I work with several small tech companies with significant constraints on their marketing operations - not enough money (what else is new), and too few people (ditto).
Naturally, despite our constraints, we want to do everything, and if not everything, then "lots":
- We want to keep our web sites fresh
- We want to drive traffic to said web site
- We want to blog
- We want to get press coverage - online, offline
- We want the analysts to know and love us - or at least put us in their Magic Quadrants, or Waves, or wherever they put the in-crowd
- We want to work with great partners and maximize those relationships
- We want to do the events all our competitors seem to show up at
- We want to build our pipelines
- We want to come up with just the right message
- We want to do ads - online, offline
- We want to do breakfast seminars and webinars
- We want to do e-mail blasts and direct mail blasts
- We want new brochures, data sheets, case studies, white papers (thank goodness for pdf's - no need to worry about big print budgets)
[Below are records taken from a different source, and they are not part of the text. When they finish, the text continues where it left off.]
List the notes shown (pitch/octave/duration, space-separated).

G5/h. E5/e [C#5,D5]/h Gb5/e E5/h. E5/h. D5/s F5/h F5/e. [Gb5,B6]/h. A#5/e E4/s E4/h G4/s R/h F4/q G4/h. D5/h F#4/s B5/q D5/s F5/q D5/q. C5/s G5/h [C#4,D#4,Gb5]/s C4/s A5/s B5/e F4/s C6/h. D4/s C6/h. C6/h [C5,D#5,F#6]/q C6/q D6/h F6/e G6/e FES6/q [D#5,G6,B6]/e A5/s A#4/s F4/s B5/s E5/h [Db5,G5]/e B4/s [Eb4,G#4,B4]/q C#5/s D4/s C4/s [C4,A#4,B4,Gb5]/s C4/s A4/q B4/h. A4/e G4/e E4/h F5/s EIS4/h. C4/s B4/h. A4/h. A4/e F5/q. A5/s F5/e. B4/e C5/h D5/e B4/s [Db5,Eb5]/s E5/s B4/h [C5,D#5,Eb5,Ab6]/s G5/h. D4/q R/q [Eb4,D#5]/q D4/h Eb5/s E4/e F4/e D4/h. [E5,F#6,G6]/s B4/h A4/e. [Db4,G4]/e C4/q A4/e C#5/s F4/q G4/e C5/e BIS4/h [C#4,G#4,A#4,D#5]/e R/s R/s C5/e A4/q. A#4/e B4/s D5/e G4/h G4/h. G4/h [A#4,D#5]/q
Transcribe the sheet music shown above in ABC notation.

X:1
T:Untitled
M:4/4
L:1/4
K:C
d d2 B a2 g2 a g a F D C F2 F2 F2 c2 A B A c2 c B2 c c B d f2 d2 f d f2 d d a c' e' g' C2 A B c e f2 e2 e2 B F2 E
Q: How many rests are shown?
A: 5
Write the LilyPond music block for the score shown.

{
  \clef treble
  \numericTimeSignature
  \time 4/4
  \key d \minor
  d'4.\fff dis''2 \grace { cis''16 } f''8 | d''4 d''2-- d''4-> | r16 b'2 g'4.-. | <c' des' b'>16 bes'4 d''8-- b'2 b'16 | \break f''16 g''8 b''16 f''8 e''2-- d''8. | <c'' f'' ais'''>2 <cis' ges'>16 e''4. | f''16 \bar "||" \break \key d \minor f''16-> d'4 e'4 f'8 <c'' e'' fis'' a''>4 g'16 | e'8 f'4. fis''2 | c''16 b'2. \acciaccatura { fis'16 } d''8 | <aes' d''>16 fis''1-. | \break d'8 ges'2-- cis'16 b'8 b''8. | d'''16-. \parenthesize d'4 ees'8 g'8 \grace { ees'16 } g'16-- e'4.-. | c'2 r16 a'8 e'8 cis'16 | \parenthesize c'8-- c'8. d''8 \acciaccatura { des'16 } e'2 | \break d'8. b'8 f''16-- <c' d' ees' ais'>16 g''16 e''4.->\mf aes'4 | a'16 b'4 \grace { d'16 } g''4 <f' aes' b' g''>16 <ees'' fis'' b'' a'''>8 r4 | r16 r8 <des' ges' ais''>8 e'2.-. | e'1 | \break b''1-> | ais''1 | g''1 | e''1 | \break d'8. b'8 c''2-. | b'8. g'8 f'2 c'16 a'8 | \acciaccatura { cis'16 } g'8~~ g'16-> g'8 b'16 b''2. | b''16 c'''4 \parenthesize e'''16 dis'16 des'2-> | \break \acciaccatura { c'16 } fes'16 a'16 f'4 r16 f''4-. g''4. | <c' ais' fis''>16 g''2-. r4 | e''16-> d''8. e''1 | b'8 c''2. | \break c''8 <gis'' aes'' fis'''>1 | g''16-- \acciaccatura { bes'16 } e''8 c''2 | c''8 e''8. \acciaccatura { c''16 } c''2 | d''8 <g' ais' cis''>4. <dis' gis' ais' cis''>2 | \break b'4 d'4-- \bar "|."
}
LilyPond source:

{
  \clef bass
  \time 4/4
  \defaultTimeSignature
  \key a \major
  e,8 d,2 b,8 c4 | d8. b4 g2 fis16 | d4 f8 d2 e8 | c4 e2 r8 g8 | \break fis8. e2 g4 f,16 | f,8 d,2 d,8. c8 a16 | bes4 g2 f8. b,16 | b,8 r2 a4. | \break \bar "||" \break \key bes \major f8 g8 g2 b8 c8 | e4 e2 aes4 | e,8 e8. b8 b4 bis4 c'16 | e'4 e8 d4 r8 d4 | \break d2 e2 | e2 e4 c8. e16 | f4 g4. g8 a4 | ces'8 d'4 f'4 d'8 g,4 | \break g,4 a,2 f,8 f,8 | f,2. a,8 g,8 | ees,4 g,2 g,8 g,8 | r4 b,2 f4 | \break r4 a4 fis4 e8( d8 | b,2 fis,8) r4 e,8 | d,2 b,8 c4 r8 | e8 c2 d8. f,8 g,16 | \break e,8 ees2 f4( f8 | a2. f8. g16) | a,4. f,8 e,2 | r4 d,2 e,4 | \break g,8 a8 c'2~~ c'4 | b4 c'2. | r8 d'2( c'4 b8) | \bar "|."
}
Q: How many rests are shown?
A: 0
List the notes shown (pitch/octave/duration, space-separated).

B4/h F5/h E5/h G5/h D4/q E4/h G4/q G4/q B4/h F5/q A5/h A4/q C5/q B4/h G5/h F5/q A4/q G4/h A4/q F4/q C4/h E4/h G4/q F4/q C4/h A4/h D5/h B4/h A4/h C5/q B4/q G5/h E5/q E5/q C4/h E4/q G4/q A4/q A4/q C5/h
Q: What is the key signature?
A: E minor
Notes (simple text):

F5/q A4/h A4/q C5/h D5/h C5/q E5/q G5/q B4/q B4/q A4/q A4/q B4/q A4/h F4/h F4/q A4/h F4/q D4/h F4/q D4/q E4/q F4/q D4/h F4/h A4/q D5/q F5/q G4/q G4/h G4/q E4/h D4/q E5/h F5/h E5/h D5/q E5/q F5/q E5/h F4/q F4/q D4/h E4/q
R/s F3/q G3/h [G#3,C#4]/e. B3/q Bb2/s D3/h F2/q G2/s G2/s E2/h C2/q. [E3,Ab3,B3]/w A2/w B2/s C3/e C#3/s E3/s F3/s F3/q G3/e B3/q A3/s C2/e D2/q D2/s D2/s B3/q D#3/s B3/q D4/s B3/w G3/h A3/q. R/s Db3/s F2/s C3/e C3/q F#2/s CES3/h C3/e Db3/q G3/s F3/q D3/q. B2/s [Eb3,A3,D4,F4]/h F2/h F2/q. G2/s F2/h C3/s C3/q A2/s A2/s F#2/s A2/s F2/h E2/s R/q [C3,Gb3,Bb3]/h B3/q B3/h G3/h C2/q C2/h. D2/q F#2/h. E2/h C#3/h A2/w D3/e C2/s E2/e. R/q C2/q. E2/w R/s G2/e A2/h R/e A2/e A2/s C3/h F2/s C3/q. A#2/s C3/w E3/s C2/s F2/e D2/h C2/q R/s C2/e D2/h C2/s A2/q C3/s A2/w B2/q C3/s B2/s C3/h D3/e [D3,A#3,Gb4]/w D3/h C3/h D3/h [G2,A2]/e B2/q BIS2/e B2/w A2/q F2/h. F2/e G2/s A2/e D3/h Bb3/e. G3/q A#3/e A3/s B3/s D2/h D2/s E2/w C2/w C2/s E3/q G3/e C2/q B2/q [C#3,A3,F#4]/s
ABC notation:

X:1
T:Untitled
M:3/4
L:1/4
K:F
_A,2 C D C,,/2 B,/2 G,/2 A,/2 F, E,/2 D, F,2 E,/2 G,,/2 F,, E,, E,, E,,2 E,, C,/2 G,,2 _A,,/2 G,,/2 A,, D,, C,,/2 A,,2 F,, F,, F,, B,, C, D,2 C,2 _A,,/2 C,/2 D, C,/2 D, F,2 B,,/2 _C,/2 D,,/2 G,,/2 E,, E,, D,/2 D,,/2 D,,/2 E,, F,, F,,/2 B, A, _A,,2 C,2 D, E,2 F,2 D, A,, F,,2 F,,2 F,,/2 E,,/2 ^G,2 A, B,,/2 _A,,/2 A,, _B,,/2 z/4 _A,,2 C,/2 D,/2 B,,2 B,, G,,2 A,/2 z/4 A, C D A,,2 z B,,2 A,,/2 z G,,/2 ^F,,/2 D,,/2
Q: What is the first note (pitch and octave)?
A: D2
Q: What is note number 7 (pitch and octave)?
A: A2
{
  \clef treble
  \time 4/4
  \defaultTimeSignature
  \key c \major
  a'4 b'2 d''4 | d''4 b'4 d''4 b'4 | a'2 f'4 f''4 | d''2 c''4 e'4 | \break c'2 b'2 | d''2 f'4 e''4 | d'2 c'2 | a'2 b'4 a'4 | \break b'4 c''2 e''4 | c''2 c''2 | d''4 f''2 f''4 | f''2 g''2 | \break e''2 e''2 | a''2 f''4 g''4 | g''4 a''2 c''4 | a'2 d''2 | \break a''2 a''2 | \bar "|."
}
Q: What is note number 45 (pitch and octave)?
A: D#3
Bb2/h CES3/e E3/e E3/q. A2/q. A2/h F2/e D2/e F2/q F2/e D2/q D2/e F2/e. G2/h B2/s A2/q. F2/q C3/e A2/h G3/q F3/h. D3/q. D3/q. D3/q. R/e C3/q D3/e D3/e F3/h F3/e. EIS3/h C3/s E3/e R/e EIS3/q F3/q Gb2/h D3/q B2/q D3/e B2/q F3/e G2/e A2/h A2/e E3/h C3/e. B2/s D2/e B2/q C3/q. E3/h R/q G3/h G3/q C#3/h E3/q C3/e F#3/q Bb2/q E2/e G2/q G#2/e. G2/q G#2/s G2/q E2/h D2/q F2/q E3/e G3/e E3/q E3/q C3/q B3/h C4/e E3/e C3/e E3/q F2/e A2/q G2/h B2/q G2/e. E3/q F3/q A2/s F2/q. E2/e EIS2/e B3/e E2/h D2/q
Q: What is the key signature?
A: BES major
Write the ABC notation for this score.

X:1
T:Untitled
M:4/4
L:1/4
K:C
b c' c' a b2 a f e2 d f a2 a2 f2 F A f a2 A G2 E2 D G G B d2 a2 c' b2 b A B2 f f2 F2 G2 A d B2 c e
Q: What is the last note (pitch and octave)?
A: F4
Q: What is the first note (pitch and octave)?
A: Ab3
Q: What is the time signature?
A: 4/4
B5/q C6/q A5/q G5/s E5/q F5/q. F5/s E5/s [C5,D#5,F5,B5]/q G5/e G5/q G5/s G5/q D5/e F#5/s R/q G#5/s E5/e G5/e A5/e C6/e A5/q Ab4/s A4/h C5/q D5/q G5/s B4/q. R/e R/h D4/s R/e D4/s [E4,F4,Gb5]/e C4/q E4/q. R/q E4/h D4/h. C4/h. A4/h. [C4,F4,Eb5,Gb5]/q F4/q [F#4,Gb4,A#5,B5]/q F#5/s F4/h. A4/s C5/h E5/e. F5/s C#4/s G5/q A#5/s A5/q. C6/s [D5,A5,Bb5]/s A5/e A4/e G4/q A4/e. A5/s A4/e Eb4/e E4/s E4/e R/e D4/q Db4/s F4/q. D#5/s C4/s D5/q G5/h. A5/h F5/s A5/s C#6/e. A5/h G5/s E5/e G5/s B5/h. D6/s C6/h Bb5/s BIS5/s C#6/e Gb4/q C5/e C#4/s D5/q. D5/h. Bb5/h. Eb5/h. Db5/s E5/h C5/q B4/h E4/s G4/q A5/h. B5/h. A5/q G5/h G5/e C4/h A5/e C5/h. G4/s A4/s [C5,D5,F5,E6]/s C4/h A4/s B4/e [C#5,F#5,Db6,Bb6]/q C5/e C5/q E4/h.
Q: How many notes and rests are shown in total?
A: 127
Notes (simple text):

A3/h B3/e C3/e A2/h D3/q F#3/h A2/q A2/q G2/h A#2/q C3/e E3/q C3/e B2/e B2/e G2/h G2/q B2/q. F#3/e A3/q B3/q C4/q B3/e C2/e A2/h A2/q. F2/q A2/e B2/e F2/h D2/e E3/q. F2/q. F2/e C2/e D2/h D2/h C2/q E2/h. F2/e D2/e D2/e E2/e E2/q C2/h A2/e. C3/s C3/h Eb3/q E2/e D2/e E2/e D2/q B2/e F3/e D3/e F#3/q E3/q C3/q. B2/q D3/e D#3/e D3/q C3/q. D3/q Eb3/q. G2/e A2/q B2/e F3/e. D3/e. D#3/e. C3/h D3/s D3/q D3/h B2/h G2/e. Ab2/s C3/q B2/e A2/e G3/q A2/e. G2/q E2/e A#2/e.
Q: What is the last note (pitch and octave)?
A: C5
- We want to prove that marketing matters - bring on the metrics!
- We want tschotkes
What's a marketing person with not enough money and too few people to do?
Just where do you start?
First things first
I always start with the most fundamental fundamental of all: get your story straight. The medium is not the message; the message is the message, and yours had better reflect:
- What your product is and does
- What your customers do with it
- What it does for them
- Just who these customers are
- Just why they should want to buy products from you
Maybe I'm just an old-fashioned girl, but to me, if you can't express the above in clear English, you really have no business trying to market anything.
Second things second
Bad news: there's no one right second thing to do.
It all depends on - your product, your market, where you are in the adoption cycle for the product, your budget, your customers, your past success, your future goals....
And we all know you can't get away with just doing this one second thing. Marketing is about multiple touches, multiple approaches. There's rarely if ever going to be one thing that miraculously changes everything for you.
Unless you're a very small business just starting out. In that case, one thing may well prove momentous: the marquee customer you met at the trade show; the analyst you briefed the day before their biggest client asked for advice; the promotional ad that struck just the right cord.
No, the success from the one shot event doesn't last forever, but I'm sure we've all seen it happen that it can put you on the road to success. But that road success hits a hairpin curve at some point, and you won't be able to rely on just one thing to keep working its magic for you.
But whatever it is that you choose to do, make sure you do it well - and wholeheartedly. Better off focusing your efforts in a few areas than trying to do everything at once - and doing it all poorly.
It's still early in the year.
No budget? No staff? No nothing?
Come on, where's your spirit? You can still get something done.
Figure out some things that you're going to accomplish in the first quarter. Keep it to a minimum number. And don't forget to think about results you expect from whatever it is you're going to do.
Then go ahead and do it.
Don't forget to get your message down first.